C'est ce dernier qui a fini par briser le silence qui s'était imposé entre les deux hommes, mal à l'aise, incapable de se regarder plus d'une seconde dans les yeux.
   — C'est pour moi les cafés, ajoute-t-il.
Jordan fait un signe au serveur, puis fouille ses poches. Sa poche droite, sa poche gauche, puis sa veste accrochée à son dossier.
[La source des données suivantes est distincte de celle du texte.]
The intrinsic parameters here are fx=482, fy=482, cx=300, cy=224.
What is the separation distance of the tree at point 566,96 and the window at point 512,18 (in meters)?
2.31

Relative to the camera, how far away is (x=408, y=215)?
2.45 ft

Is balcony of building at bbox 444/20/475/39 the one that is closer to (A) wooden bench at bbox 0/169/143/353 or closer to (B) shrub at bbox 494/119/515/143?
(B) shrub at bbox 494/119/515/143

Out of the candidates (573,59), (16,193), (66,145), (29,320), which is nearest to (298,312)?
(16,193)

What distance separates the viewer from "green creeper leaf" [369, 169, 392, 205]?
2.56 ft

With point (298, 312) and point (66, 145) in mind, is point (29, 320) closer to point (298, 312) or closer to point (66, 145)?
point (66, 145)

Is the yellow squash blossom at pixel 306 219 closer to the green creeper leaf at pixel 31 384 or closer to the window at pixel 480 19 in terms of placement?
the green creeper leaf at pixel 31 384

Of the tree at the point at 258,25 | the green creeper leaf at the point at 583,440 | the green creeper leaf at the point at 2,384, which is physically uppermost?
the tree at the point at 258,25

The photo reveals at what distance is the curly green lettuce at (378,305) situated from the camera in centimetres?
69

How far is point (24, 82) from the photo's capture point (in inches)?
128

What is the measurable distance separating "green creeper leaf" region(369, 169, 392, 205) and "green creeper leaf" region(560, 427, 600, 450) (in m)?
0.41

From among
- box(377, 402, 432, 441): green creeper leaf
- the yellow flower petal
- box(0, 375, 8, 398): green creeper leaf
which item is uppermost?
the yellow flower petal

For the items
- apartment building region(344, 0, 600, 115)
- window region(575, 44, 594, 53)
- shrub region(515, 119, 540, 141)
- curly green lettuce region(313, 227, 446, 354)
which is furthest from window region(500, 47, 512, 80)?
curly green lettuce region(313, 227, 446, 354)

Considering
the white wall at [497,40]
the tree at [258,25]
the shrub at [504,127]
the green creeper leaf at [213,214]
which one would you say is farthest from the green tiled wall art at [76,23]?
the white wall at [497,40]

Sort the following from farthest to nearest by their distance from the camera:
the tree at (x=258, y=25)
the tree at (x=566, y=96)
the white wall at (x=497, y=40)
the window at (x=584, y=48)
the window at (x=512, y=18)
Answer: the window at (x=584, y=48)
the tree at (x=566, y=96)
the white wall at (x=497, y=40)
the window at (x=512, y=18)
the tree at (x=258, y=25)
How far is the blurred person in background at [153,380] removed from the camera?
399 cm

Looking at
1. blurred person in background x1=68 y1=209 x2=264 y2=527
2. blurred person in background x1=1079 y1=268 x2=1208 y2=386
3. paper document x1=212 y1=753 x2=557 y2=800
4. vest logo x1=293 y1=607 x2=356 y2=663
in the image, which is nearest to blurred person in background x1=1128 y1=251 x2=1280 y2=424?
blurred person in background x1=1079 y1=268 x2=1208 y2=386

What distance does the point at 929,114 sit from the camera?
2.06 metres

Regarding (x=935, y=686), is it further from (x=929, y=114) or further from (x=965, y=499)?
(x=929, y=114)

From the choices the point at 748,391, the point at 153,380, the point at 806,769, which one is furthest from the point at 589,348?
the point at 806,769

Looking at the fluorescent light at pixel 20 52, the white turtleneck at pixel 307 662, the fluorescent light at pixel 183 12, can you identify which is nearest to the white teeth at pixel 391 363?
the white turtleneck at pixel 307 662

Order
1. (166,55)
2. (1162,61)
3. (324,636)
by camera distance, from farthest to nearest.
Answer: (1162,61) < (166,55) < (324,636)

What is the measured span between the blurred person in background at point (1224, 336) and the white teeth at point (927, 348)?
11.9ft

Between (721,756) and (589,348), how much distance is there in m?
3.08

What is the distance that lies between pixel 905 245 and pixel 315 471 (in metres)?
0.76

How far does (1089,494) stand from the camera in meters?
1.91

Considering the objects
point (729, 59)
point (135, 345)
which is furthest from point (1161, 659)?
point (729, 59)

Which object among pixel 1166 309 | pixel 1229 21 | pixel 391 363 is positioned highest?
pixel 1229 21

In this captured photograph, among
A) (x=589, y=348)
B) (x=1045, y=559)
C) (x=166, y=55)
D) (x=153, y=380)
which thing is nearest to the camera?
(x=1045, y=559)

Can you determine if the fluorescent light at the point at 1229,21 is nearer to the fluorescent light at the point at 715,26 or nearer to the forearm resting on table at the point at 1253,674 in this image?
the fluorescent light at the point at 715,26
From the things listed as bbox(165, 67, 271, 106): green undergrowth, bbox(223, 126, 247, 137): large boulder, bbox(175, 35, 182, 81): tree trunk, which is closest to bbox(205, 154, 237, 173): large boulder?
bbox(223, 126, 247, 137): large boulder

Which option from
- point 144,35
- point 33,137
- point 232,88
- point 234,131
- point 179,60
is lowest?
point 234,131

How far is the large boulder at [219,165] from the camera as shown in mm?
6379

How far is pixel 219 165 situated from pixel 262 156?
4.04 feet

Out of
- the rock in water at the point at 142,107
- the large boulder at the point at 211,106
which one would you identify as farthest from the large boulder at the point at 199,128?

Il ne trouve pas son portefeuille.
   — J'ai dû l'oublier dans ma chambre... finit-il par admettre, rougissant légèrement.
Gabriel, qui observait Jordan jusque-là, réagit, sorti de ses pensées.
   — C'est bon, je m'en occupe, c'est le minimum que je puisse faire.
   — Je te- Enfin,je vous rembourserai ma part.
Gabriel sourit, presque touché par cet excès de courtoisie.
   — Non, ce n'est pas la peine, vous n'aurez qu'à vous racheter un costume sec, risque-t-il dans l'espoir d'alléger l'atmosphère.
Jordan échappe un vrai rire sincère, dont le son retourne le cœur de Gabriel. Un son qui lui soulage un peu l'esprit. Ça va aller.
   — Merci pour le café dans ce cas, Monsieur Attal, cède-t-il, se levant de sa chaise pour pouvoir enfiler sa veste.
   — Merci à vous d'avoir accepté... de me raconter.
Jordan offre à Gabriel un sourire gêné, un dernier regard compatissant.
   — Je vous en prie. Qu'on ne vous y reprenne plus.
Puis il quitte précipitamment l'établissement, laissant Gabriel derrière lui.

Jordan a menti. Enfin non, il n'a pas menti. Mais il y a des choses qu'il a omis de raconter. Gabriel le sait parce qu'au fur et à mesure du récit, il s'est souvenu. La soirée ne s'est pas terminée comme il l'a décrite. La mémoire lui est revenu, progressivement, puis subitement, comme une évidence. Tout ce qu'il s'est passé hier soir, il l'a vécu. Les détails, les mots prononcés, le silence de la ville, les étoiles invisibles, puis le regard paniqué de Jordan sous la surface de l'eau glacée, ses mains qui lui tiennent fermement les bras. La peur. Son cœur qui bat la chamade. Tout lui est revenu comme une photo sous ses yeux.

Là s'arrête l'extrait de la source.